**What you need to do:** Nothing should be left out: write out the whole listing exactly.

*** Records for this task ***

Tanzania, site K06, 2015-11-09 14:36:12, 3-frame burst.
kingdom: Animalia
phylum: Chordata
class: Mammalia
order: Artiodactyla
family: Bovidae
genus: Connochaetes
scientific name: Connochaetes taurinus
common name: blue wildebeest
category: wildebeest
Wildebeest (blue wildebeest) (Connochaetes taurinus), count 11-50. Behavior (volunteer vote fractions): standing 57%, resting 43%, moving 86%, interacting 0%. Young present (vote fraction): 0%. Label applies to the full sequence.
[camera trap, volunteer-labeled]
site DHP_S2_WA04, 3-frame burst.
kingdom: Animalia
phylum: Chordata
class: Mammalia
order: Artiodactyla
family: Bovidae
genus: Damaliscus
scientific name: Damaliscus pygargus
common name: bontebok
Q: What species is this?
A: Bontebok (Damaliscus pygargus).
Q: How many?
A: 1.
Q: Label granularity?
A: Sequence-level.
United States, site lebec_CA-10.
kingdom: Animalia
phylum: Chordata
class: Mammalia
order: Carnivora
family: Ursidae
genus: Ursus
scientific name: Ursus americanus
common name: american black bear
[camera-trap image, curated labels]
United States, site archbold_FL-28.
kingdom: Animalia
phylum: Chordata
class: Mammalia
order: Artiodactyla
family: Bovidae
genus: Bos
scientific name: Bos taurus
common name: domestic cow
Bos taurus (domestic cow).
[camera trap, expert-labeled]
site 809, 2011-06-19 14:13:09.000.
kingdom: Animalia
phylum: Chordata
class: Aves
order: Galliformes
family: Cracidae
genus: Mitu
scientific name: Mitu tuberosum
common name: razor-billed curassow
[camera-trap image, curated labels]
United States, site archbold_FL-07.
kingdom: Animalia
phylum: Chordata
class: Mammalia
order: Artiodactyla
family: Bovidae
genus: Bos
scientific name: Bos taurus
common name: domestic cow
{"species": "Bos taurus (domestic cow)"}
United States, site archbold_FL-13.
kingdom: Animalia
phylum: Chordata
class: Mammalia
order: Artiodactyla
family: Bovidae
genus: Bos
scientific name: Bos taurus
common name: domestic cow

*** End of Records for this task ***

**Task output:**
Tanzania, site K06, 2015-11-09 14:36:12, 3-frame burst.
kingdom: Animalia
phylum: Chordata
class: Mammalia
order: Artiodactyla
family: Bovidae
genus: Connochaetes
scientific name: Connochaetes taurinus
common name: blue wildebeest
category: wildebeest
Wildebeest (blue wildebeest) (Connochaetes taurinus), count 11-50. Behavior (volunteer vote fractions): standing 57%, resting 43%, moving 86%, interacting 0%. Young present (vote fraction): 0%. Label applies to the full sequence.
[camera trap, volunteer-labeled]
site DHP_S2_WA04, 3-frame burst.
kingdom: Animalia
phylum: Chordata
class: Mammalia
order: Artiodactyla
family: Bovidae
genus: Damaliscus
scientific name: Damaliscus pygargus
common name: bontebok
Q: What species is this?
A: Bontebok (Damaliscus pygargus).
Q: How many?
A: 1.
Q: Label granularity?
A: Sequence-level.
United States, site lebec_CA-10.
kingdom: Animalia
phylum: Chordata
class: Mammalia
order: Carnivora
family: Ursidae
genus: Ursus
scientific name: Ursus americanus
common name: american black bear
[camera-trap image, curated labels]
United States, site archbold_FL-28.
kingdom: Animalia
phylum: Chordata
class: Mammalia
order: Artiodactyla
family: Bovidae
genus: Bos
scientific name: Bos taurus
common name: domestic cow
Bos taurus (domestic cow).
[camera trap, expert-labeled]
site 809, 2011-06-19 14:13:09.000.
kingdom: Animalia
phylum: Chordata
class: Aves
order: Galliformes
family: Cracidae
genus: Mitu
scientific name: Mitu tuberosum
common name: razor-billed curassow
[camera-trap image, curated labels]
United States, site archbold_FL-07.
kingdom: Animalia
phylum: Chordata
class: Mammalia
order: Artiodactyla
family: Bovidae
genus: Bos
scientific name: Bos taurus
common name: domestic cow
{"species": "Bos taurus (domestic cow)"}
United States, site archbold_FL-13.
kingdom: Animalia
phylum: Chordata
class: Mammalia
order: Artiodactyla
family: Bovidae
genus: Bos
scientific name: Bos taurus
common name: domestic cow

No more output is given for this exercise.